Or to go even further back, where does the money go when you buy a new house?

Why, it goes to the people who build the house - who assemble a bunch of parts like wood, bricks, wires, glass, drywall, tiles, etc., and assemble them into something that is worth more than the parts were individually. In other words, the money went towards creating more value.

The consumer isn’t the one creating the value. The PRODUCER creates the value.

I don’t believe the majority of lending in any country is mortgages. Perhaps lending to consumers, but consumers are only one part of credit.

Fractional reserve banking and the system of central banks backstopping them as it evolved over the centuries up to the changes made after the 1929 crash worked fine for almost half a century, through all kinds of problems and some quite big wars.

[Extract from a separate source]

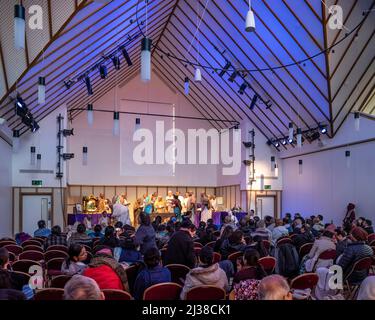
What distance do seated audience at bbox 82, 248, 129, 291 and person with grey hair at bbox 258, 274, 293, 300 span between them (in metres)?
1.79

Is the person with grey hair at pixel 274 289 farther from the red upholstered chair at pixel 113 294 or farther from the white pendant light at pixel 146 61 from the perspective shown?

There were bubbles and bailouts but they were small scale stuff and the system worked just fine all things considered. Then starting 30 years ago we deregulated our way back to 1928 with the end result of that in 2008 and so we’re now having discussions about whether fractional reserve banking is sustainable. It is, QED. We just relearnt the lesson that it has to be effectively regulated. Or at least some of us did, some of us haven’t and one or two never forgot in the first place.

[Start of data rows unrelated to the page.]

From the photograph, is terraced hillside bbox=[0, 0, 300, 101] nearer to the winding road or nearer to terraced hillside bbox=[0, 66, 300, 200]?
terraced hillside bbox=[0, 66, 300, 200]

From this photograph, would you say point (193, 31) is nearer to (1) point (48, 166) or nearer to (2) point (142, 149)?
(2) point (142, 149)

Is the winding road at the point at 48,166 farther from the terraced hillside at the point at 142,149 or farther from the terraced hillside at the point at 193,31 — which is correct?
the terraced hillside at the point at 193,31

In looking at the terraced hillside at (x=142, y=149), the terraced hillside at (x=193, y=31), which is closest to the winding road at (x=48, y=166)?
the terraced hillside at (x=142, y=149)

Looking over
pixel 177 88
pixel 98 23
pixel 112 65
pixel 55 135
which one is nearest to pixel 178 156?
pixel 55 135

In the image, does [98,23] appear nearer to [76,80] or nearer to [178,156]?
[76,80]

Ok, I’m sorry. I didn’t present my argument clearly. (Actually it’s not my argument, rather one I heard and found convincing, the validity of which I am now trying to determine.) It seems you’re talking about one person. I’m talking about the system as a whole.
Let’s go back to the beginning.

1: All (or the vast majority of) money that exists is created in the form of loans, which must be repaid. Lets say the total amount of these loans adds up to x.
2: Since all money is created as loans, the total money supply is also equal to x.
3: When the loans are repaid, interest must be paid as well (let’s call the total interest i)
4: Since the total amount to be repaid (x + i) is larger than the total money supply (x), surely it follows that it is impossible for all the debt to be repaid? As any increase to the money supply will create a corresponding (but larger) increase in the total debt?
It seems to me that the whole system relies on a time lag, and on not all the lenders demanding repayment at once, and an ever increasing money supply, with an ever increasing cycle of debt.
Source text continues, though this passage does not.